BEGIN QUOTED PASSAGE
"In her hair, she wore a yellow ribbon,
She wore it in the springtime and the merry month of May,
Hey, hey, and if you asked her why the hell she wore it,
She wore it for a sailor who is far, far away."
These lines have been going around in my head for some days now. Maybe because it is the month of May which, however, is not very merry in India though real summer heat has still to set in Delhi this year. But the song brings on nostalgia with sweet memories for me.
It was in late 1940s during his first leave after joining the Navy that I heard Vinnie Mama sing this shanty and learnt it from him. I didn't know nor inquired about the significance of the girl wearing a 'yellow ribbon' and took it that it was her or her sailor's favourite colour. But now that we have internet and the know-all Dr./Prof. Google, I thought of checking and discovered that it is believed that the tradition had its origins in the US Civil War when a yellow ribbon in a woman's hair indicated that she was "taken" by a man who was absent due to service in the US Army Cavalry.
There is another popular shanty, "Ship Ahoy", which is an English music hall song dating back to 1908. Its chorus goes-
"All the nice girls love a sailor, all the nice girls love a tar,
For there's something about a sailor, well, you know what sailors are,
Bright and breezy, free and easy, he's the ladies' pride and joy,
Falls in love with Kate and Jane, then he's off to sea again!"
END QUOTED PASSAGE
BEGIN EXTRACTED INFORMATION
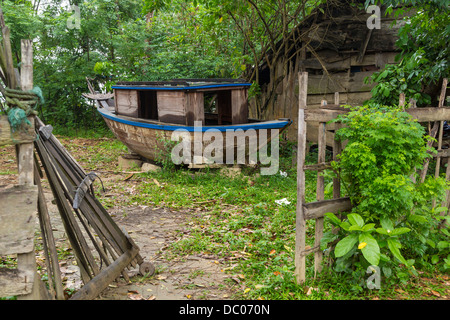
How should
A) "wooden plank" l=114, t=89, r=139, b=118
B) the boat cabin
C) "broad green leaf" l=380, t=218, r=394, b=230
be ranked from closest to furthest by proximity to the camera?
END EXTRACTED INFORMATION
BEGIN EXTRACTED INFORMATION
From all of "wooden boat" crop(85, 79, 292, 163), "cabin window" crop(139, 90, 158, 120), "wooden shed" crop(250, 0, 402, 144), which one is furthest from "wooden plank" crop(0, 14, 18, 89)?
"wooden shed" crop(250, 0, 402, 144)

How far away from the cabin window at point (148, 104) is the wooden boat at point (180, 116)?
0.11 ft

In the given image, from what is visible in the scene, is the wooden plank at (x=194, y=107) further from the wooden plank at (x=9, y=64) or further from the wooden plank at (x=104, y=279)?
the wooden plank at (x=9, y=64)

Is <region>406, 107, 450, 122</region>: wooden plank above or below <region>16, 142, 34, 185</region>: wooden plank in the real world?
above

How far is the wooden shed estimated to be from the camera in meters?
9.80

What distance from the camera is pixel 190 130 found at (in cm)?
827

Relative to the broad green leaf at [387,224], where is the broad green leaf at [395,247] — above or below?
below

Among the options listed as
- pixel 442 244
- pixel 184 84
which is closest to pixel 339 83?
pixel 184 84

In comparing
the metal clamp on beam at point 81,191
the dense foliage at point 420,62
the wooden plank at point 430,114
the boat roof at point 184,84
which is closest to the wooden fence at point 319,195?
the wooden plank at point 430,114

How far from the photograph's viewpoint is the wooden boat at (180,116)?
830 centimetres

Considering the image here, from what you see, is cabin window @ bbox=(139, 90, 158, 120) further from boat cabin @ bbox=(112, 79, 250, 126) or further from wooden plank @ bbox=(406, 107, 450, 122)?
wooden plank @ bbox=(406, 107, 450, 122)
END EXTRACTED INFORMATION
**TASKS TO PERFORM**
a – Answer the following about the essay on sailor songs:
(i) In which war is the yellow ribbon tradition believed to have originated?
(ii) From whom did the writer learn the shanty about the yellow ribbon?
(iii) To what year does "Ship Ahoy" date back?
b – From the essay on sailor songs, extract the passage from "It was in late" up to and including "US Army Cavalry.".

**RESPONSES TO THE TASKS**
a –
(i) The US Civil War.
(ii) Vinnie Mama.
(iii) 1908.

b –
It was in late 1940s during his first leave after joining the Navy that I heard Vinnie Mama sing this shanty and learnt it from him. I didn't know nor inquired about the significance of the girl wearing a 'yellow ribbon' and took it that it was her or her sailor's favourite colour. But now that we have internet and the know-all Dr./Prof. Google, I thought of checking and discovered that it is believed that the tradition had its origins in the US Civil War when a yellow ribbon in a woman's hair indicated that she was "taken" by a man who was absent due to service in the US Army Cavalry.